The Structure Of Plagues And Pestilences In Early Modern Europe


Download The Structure Of Plagues And Pestilences In Early Modern Europe PDF/ePub or read online books in Mobi eBooks. Click Download or Read Online button to get The Structure Of Plagues And Pestilences In Early Modern Europe book now. This website allows unlimited access to, at the time of writing, more than 1.5 million titles, including hundreds of thousands of titles in various foreign languages.

Download

The Structure of Plagues and Pestilences in Early Modern Europe


The Structure of Plagues and Pestilences in Early Modern Europe

Author: E. A. Eckert

language: en

Publisher: Karger Medical and Scientific Publishers

Release Date: 1996-06-14


DOWNLOAD





This book presents the most in-depth study ever undertaken of how plague and other infectious diseases affected populations in Central Europe between 1560 and 1640. Based on quantitative data gleaned from over 800 parish registers, the extended time period covered has allowed for the comparison of seven successive plague cycles. Wide variations between the characteristics of local and regional epidemics were discovered during this extensive research and this publication examines the contributing factors behind these effects, such as settlement patterns, trade routes and extreme changes in weather. It also uncovers evidence of the existence of two separate fields of activity responsible for the distribution of outbreaks and flow of the disease: maritime and regional (inland). Despite such statistical disparities, the author concludes that plague waves, while sensitive to such factors, were resilient and eventually overcame any obstacles in their path. As a well-documented study it will be of immense value to medical historians, epidemiologists and microbiologists, public health and tropical disease researchers, and social historians and demographers.

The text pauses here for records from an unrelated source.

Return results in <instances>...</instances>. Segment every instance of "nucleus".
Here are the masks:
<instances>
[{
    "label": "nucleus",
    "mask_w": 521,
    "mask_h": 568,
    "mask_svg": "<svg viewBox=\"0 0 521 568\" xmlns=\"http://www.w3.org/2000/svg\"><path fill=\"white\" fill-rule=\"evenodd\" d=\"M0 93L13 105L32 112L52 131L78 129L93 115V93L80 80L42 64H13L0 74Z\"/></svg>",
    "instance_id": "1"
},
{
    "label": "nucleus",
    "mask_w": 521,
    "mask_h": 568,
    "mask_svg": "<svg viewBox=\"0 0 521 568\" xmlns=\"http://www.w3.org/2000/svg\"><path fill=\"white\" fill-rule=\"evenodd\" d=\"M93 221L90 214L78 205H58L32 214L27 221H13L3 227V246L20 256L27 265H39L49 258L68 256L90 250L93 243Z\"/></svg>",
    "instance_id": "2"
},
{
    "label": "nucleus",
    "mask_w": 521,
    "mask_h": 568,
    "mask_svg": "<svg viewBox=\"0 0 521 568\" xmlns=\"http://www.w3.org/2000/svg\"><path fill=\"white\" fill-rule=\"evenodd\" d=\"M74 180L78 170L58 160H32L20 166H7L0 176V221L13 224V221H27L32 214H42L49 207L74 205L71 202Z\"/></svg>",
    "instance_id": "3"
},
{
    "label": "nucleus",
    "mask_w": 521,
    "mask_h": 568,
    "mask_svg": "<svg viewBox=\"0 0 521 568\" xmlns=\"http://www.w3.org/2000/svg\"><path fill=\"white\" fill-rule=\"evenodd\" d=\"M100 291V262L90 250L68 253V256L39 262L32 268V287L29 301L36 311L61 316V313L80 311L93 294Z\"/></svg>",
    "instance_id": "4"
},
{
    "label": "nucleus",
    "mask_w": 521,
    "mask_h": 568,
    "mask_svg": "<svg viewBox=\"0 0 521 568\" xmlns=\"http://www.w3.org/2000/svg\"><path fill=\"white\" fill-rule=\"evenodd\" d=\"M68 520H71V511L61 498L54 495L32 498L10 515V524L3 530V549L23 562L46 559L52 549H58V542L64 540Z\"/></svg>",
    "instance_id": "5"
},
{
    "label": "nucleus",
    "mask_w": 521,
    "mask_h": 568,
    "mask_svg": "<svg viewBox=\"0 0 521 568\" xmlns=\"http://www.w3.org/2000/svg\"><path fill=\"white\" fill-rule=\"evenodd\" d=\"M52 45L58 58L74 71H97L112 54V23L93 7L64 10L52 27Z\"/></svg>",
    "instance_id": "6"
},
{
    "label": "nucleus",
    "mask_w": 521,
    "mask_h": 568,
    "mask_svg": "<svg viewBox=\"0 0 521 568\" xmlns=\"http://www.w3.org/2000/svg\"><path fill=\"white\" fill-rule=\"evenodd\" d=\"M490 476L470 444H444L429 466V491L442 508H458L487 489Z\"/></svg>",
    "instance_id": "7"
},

Incarceration and Slavery in the Middle Ages and the Early Modern Age


Incarceration and Slavery in the Middle Ages and the Early Modern Age

Author: Albrecht Classen

language: en

Publisher: Bloomsbury Publishing PLC

Release Date: 2021-10-19


DOWNLOAD





People in the Middle Ages and the early modern age more often suffered from imprisonment and enslavement than we might have assumed. Incarceration and Slavery in the Middle Ages and the Early Modern Age approaches these topics from a wide variety of perspectives and demonstrates collectively the great relevance of the issues involved. Both incarceration and slavery were (and continue to be) most painful experiences, and no one was guaranteed exemption from it. High-ranking nobles and royalties were often the victims of imprisonment and, at times, had to wait many years until their ransom was paid. Similarly, slavery existed throughout Christian Europe and in the Arab world. However, while imprisonment occasionally proved to be the catalyst for major writings and creativity, slaves in the Ottoman empire and in Egypt succeeded in rising to the highest position in society (Janissaries, Mamluks, and others).

Nature in the Middle Ages and the Early Modern Times


Nature in the Middle Ages and the Early Modern Times

Author: Albrecht Classen

language: en

Publisher: Walter de Gruyter GmbH & Co KG

Release Date: 2024-07-01


DOWNLOAD





The study of pre-modern anthropology requires the close examination of the relationship between nature and human society, which has been both precarious and threatening as well as productive, soothing, inviting, and pleasurable. Much depends on the specific circumstances, as the works by philosophers, theologians, poets, artists, and medical practitioners have regularly demonstrated. It would not be good enough, as previous scholarship has commonly done, to examine simply what the various writers or artists had to say about nature. While modern scientists consider just the hard-core data of the objective world, cultural historians and literary scholars endeavor to comprehend the deeper meaning of the concept of nature presented by countless writers and artists. Only when we have a good grasp of the interactions between people and their natural environment, are we in a position to identify and interpret mental structures, social and economic relationships, medical and scientific concepts of human health, and the messages about all existence as depicted in major art works. In light of the current conditions threatening to bring upon us a global crisis, it matters centrally to take into consideration pre-modern discourses on nature and its enormous powers to understand the topoi and tropes determining the concepts through which we perceive nature. Nature thus proves to be a force far beyond all human comprehensibility, being both material and spiritual depending on our critical approaches.